A flood of dust

When Sherry and James Johnson heard that Stardust was about to be demolished, the Salt Lake City couple found out they were in Las Vegas to say goodbye to an old friend.

Fourteen years ago, the couple had their honeymoon in Stardust. Back and forth for about seven years on their anniversary, they went back to their hotel to celebrate the anniversary in the same room at Room 3103.

The Johnson family could see what their favorite room was on a grassy hill in a parking lot north of the New Frontier, and shortly after 2.30am on Tuesday a 32-story shell in a hotel tower was dropped by a 428-pound dynamite.

“I hope this doesn’t mean that our marriage will also collapse,” joked James Johnson, as he waited with friends Amy and Tom Lee and thousands of other tourists and Las Vegas residents until Stardust collapsed.

“We had many good memories in Stardust,” said Sherry Johnson. “It’s kind of sad.” 메이저 토토사이트

Robert Bowner, an executive at Boyd Gaming, had similar feelings. He oversaw the construction of the Stardust Tower, which was part of a $50 million expansion of the strip resort in 1988. It took construction workers 18 months to complete the hotel’s skyscraper and less than 18 seconds for the wreckage to collapse.

Bowner said the company’s management realized the tower would have to be demolished for a $4.4 billion Echelons project planned last year. The Echelons site is 87 acres. Construction is scheduled for mid-June and the project will begin in 2010.

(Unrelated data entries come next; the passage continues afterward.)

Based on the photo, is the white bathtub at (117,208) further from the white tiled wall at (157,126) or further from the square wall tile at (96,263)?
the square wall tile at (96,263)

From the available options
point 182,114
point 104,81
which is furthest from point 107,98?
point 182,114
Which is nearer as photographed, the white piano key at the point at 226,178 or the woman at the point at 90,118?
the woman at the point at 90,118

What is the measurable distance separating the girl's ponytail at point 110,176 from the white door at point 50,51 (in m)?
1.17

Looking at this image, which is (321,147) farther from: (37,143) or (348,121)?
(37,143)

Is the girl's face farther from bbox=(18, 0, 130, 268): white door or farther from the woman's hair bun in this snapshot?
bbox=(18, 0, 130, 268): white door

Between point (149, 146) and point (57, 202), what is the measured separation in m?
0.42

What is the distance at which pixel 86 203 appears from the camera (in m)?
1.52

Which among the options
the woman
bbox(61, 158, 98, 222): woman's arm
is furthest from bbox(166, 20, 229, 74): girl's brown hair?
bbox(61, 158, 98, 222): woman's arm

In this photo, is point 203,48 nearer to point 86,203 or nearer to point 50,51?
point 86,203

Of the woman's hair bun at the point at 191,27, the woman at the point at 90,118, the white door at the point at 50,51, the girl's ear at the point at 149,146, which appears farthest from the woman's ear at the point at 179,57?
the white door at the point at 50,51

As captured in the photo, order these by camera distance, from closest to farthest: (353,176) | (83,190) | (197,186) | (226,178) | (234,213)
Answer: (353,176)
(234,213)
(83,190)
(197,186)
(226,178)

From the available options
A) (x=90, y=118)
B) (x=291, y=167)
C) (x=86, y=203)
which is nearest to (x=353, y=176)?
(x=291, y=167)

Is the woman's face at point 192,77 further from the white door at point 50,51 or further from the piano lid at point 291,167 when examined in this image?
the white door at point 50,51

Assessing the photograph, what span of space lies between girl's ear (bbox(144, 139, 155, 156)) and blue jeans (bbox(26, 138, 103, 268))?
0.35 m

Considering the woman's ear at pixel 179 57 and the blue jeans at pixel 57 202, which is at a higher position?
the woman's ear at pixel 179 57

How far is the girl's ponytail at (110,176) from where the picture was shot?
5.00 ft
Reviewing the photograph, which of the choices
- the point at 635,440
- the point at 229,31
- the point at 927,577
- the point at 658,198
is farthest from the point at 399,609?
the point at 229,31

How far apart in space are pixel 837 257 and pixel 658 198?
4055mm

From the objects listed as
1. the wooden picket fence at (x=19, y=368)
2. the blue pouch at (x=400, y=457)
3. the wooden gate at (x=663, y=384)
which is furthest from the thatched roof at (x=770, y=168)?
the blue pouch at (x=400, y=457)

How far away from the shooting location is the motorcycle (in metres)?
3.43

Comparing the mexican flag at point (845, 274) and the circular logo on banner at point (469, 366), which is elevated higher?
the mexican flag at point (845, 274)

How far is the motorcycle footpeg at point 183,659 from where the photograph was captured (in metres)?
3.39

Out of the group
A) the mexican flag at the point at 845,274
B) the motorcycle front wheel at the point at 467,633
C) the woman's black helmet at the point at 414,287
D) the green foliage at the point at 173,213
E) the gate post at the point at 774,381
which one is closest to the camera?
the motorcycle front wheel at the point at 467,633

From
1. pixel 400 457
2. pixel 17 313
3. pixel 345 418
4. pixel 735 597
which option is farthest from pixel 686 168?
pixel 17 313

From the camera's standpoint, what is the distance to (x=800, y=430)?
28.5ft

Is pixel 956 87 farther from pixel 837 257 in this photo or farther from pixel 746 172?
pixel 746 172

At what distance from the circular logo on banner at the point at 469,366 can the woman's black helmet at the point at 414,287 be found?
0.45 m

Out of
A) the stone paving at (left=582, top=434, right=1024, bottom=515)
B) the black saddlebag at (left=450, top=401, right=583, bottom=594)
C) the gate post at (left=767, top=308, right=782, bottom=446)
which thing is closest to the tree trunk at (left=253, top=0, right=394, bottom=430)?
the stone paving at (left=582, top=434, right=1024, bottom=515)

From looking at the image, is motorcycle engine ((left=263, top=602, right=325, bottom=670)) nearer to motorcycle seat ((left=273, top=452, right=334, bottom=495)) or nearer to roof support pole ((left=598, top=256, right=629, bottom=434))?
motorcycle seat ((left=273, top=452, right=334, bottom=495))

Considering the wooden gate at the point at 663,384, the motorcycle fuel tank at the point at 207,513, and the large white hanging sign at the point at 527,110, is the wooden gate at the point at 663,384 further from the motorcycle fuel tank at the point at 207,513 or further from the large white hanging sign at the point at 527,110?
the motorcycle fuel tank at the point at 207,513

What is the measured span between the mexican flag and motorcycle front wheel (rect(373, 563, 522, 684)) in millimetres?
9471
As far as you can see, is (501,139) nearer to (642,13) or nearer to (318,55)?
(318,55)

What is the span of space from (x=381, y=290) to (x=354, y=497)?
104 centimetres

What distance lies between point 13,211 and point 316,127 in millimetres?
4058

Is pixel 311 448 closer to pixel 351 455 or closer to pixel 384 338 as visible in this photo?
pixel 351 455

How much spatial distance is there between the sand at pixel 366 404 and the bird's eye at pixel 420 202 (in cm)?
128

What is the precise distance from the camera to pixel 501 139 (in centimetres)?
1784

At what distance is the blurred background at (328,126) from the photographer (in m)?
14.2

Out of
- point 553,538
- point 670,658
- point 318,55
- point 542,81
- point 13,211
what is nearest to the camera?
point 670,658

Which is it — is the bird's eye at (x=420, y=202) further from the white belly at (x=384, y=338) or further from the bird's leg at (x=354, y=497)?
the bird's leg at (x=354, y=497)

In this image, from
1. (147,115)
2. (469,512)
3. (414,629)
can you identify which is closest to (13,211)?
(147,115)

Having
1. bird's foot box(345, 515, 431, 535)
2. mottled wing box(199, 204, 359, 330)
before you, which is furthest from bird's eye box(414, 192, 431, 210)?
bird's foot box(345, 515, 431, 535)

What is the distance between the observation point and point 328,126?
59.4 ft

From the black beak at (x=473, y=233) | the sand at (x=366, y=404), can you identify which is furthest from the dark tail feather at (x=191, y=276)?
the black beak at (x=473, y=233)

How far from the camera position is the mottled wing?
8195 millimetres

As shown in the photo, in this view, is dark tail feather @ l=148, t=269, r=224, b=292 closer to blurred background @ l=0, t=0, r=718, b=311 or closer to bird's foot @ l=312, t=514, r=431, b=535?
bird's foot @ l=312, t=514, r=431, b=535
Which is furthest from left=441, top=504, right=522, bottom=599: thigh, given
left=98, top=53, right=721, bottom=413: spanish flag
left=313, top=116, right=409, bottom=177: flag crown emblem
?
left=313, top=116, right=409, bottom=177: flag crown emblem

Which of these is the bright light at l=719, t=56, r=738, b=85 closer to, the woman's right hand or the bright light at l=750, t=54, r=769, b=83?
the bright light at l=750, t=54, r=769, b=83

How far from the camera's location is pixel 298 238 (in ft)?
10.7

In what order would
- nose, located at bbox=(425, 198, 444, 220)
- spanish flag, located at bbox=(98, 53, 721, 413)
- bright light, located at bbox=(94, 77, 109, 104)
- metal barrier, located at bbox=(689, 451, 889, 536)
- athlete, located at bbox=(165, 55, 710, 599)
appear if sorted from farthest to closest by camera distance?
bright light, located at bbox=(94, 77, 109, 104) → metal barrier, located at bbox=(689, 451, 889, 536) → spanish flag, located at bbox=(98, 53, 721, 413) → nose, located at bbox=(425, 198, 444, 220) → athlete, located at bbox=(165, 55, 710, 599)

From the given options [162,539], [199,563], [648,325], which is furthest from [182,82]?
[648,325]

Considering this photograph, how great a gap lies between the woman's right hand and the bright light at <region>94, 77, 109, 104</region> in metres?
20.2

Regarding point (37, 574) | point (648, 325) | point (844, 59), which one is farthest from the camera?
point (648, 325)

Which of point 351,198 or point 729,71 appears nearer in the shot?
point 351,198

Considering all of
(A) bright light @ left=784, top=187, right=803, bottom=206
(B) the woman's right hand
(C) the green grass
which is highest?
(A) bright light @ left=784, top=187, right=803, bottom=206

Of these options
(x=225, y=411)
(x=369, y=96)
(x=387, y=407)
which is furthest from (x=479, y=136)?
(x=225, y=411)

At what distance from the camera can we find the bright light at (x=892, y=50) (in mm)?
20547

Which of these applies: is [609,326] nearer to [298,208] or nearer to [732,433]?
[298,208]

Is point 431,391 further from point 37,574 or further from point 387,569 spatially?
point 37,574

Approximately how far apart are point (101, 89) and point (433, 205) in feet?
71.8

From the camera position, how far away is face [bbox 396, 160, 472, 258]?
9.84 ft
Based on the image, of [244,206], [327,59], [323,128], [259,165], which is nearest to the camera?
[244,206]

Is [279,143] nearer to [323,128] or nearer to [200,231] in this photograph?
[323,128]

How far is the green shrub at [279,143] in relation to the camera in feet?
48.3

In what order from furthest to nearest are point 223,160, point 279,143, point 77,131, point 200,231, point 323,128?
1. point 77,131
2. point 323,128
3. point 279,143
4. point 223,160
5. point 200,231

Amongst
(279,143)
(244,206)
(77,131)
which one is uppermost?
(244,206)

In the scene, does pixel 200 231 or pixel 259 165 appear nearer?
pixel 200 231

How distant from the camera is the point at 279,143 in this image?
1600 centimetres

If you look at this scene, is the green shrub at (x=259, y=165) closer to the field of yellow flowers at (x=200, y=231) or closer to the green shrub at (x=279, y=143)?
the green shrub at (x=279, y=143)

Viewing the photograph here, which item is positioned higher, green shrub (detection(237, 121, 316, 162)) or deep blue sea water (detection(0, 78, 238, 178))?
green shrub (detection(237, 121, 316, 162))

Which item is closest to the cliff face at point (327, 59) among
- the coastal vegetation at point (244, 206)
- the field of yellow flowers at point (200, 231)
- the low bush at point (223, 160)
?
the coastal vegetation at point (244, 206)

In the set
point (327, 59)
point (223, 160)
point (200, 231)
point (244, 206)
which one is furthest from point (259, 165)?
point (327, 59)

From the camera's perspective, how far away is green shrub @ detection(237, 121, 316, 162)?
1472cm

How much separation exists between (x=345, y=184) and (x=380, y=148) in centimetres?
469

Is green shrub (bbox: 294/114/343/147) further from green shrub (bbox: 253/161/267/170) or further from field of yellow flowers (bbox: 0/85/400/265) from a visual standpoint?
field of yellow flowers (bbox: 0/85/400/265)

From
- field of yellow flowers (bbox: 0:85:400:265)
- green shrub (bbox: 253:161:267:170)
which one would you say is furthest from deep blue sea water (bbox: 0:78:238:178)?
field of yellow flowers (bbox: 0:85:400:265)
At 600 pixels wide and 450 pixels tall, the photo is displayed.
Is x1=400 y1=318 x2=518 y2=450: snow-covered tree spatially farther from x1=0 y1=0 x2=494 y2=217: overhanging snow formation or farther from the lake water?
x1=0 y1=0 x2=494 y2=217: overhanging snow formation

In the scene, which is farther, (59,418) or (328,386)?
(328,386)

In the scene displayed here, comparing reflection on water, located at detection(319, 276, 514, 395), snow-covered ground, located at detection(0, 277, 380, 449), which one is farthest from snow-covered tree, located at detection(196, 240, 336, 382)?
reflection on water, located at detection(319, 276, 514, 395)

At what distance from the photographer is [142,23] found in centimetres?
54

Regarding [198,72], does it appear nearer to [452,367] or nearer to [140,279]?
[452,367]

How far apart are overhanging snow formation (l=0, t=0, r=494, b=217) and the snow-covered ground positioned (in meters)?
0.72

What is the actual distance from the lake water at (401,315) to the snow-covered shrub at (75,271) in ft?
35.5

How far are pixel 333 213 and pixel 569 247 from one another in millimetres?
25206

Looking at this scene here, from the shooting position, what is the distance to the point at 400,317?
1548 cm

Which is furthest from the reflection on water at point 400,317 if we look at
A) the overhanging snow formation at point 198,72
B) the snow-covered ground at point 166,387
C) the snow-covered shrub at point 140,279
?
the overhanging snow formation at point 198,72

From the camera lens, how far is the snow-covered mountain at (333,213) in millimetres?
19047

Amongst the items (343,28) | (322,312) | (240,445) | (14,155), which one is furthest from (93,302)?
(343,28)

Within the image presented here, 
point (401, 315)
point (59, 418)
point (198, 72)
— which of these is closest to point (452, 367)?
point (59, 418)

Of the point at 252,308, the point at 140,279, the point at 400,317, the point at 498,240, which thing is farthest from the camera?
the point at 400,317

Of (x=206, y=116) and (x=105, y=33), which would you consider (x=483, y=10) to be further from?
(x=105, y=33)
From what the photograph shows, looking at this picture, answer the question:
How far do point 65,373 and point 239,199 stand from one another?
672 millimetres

“We tried to preserve this tower and integrate it into the project,” said Bowner. “But in the end, having a clean slate was much more effective for the development of the Eclones.”

Stardust closed in November after 49 years of operation. Three buses of the casino’s former employees, employees and former Stardust VIP customers watched the building collapse in a sealed compound in a New Frontier parking lot.

Following a fireworks display that included nearly 3,000 aerial shells, a 10-second countdown to the explosion lit up the tower’s surface in Stardust using a fireworks display. The explosive then pulled out support columns for both the tower and the smaller nine-story tower, which had hosted guests since 1964. More than 500,000 tons of concrete and steel crashed down.

The demolition blanketed the building with a dense cloud of dust that had moved across the desert, Super Aretic, and crowds in the New Frontier parking lot scrambled to ask for cover.